In the Python world there are two popular packages that offer universal APIs for LLMs and that are pure compatibility layers, not frameworks with additional functionality: LiteLLM and aisuite. I think it's great that these tools exist—after all, it’s incredibly frustrating to discover that the shiny new model solving all your problems can’t be used because it’s from a provider you didn’t initially target. Compatibility layers let you switch providers with minimal effort.
But … Neither of them documents the results of their most basic functions! Oh come on!
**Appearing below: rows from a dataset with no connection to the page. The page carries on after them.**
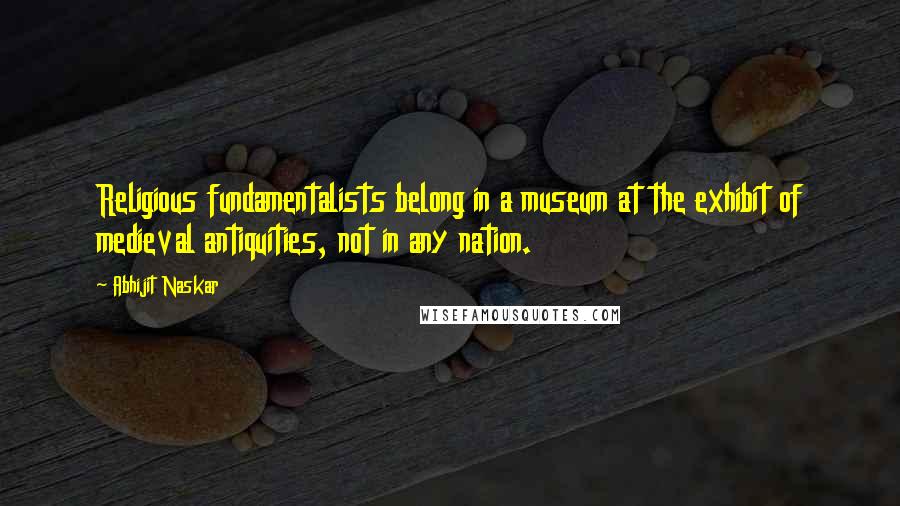 Abhijit Naskar Quotes: Religious fundamentalists belong in a museum at the exhibit of medieval antiquities, not in any nation.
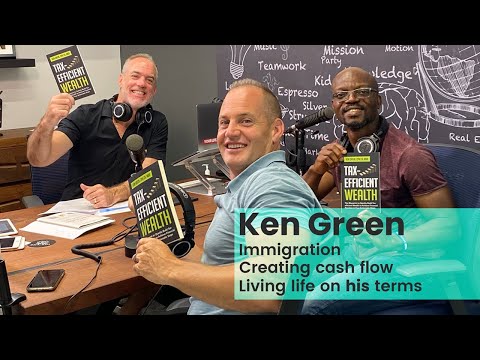 Ken Green - Immigrating to Canada, Creating Cash Flow & Living Life on His Terms!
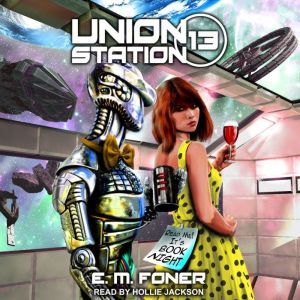 Book Night on Union Station, E.M. Foner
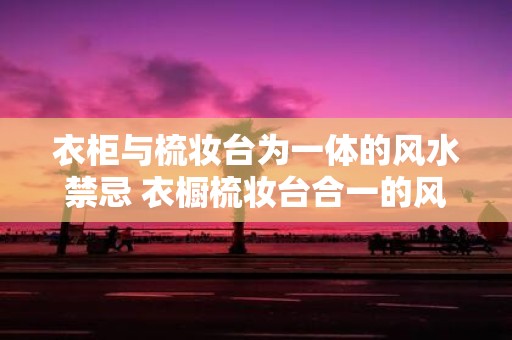 衣柜与梳妆台为一体的风水禁忌 衣橱梳妆台合一的风水忌讳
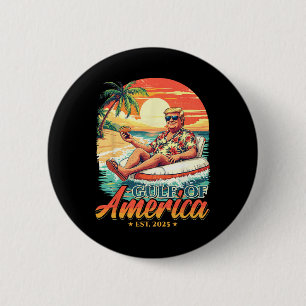 Funny Trump Shirt Gulf Of Us America Est 2025  2 Inch Round Button
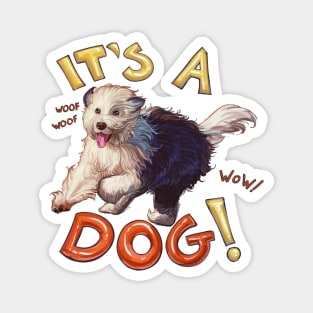 It's a Dog! Magnet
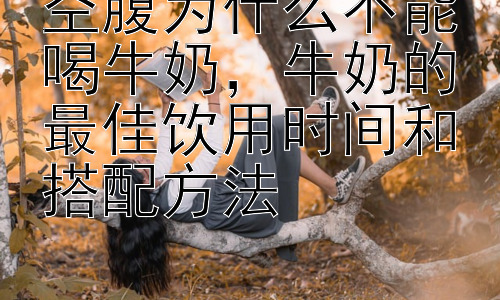 空腹为什么不能喝牛奶，牛奶的最佳饮用时间和搭配方法插图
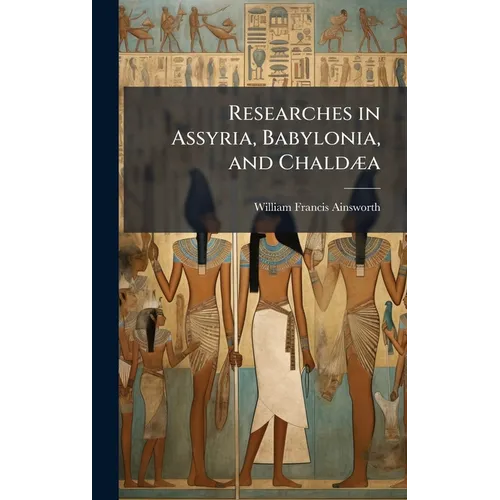 Researches in Assyria, Babylonia, and ChaldÃ]a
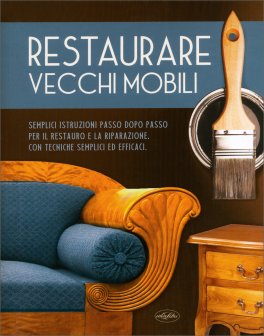 Restaurare Vecchi Mobili — Libro - 1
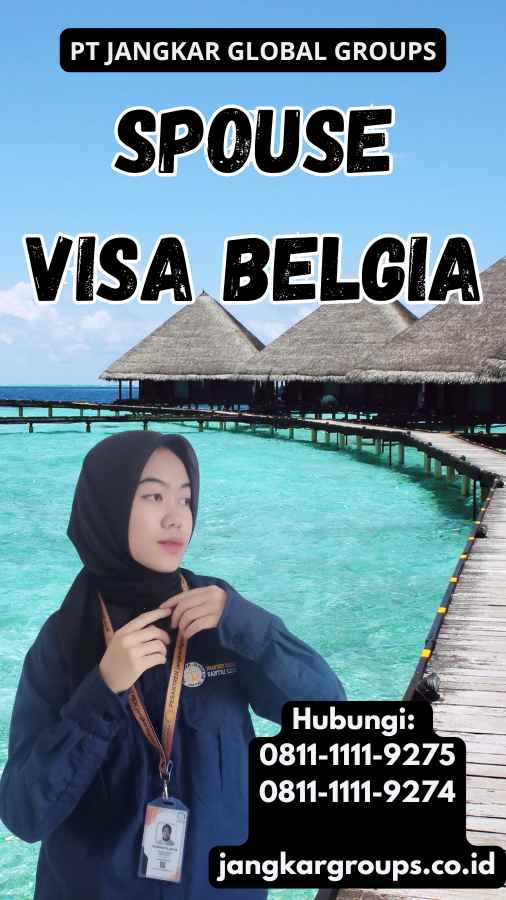 Spouse Visa Belgia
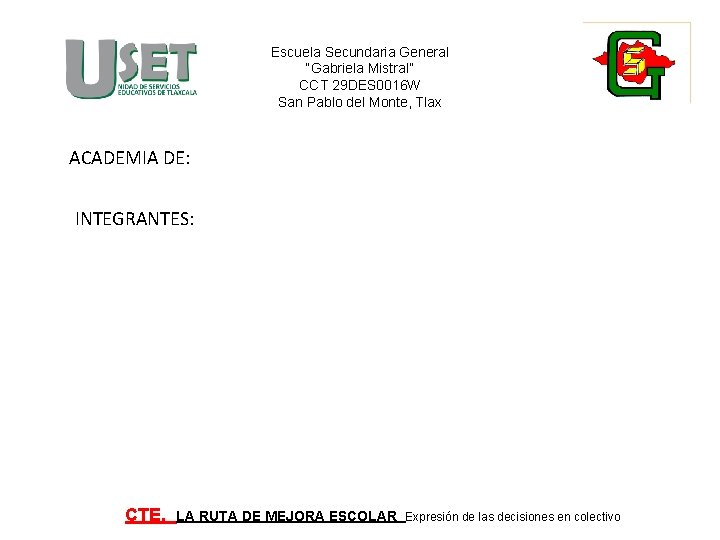 Escuela Secundaria General “Gabriela Mistral” CCT 29 DES 0016 W San Pablo del Monte,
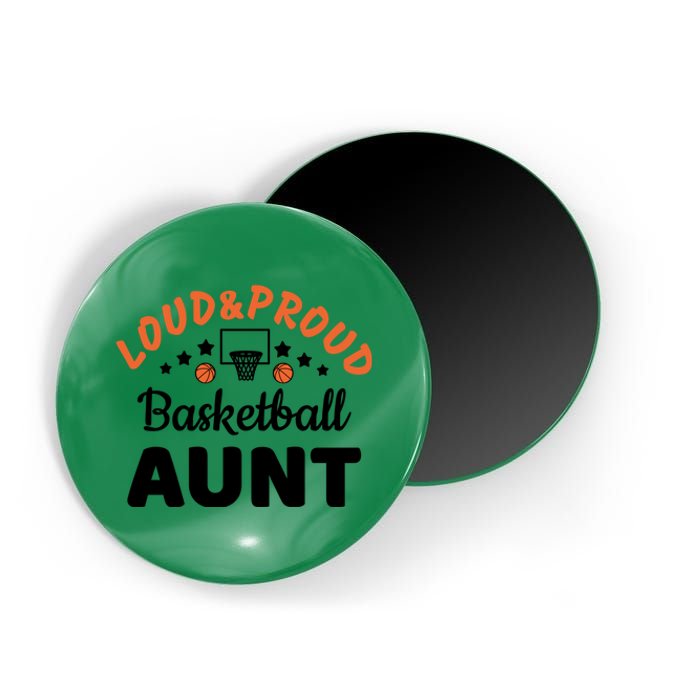 Loud & Proud Basketball Aunt Gift For Basketball Fan Sport Team Magnet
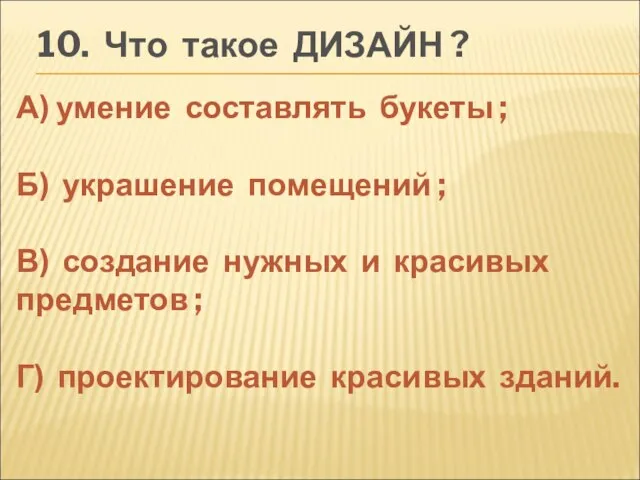 10. Что такое ДИЗАЙН ? А) умение составлять букеты ; Б) украшение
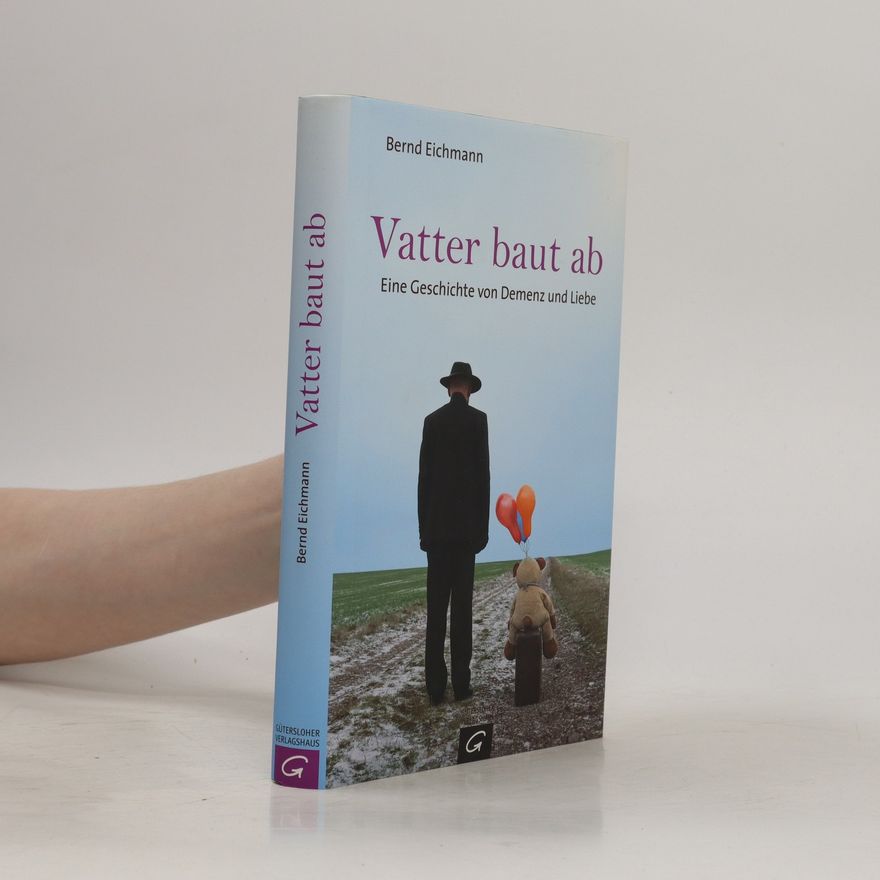 Bernd Eichmann Vatter baut ab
There are code examples like:
response = completion(model="command-nightly", messages=messages)
print(response)
for LiteLLM. You are supposed to print out the object and deduce what fields it has, try methods you maybe know from other LLM libraries and hope they work.
Alternatively, you can try to follow the source code. But good luck with that—starting from __init__.py
(over a thousand lines long) quickly sends you down a rabbit hole of imports and indirection.
Or take aisuite. Their first example looks like this:
response = client.chat.completions.create(
model=model,
messages=messages,
temperature=0.75
)
print(response.choices[0].message.content)
From this, you can gather that the response
object has a choices
attribute, which is a list of message
objects, that have a content field. And that’s… all the documentation tells you.
Sure, this might be enough to throw together a quick script. But is that the goal of a compatibility layer? The main function of a compatibility layer is to declare what is universal—what you can reliably access across different providers—and what is provider-specific and needs to be used with care.
Type hints could be a good first step here - a quick way to find the definitions of Response and Messages classes is a must!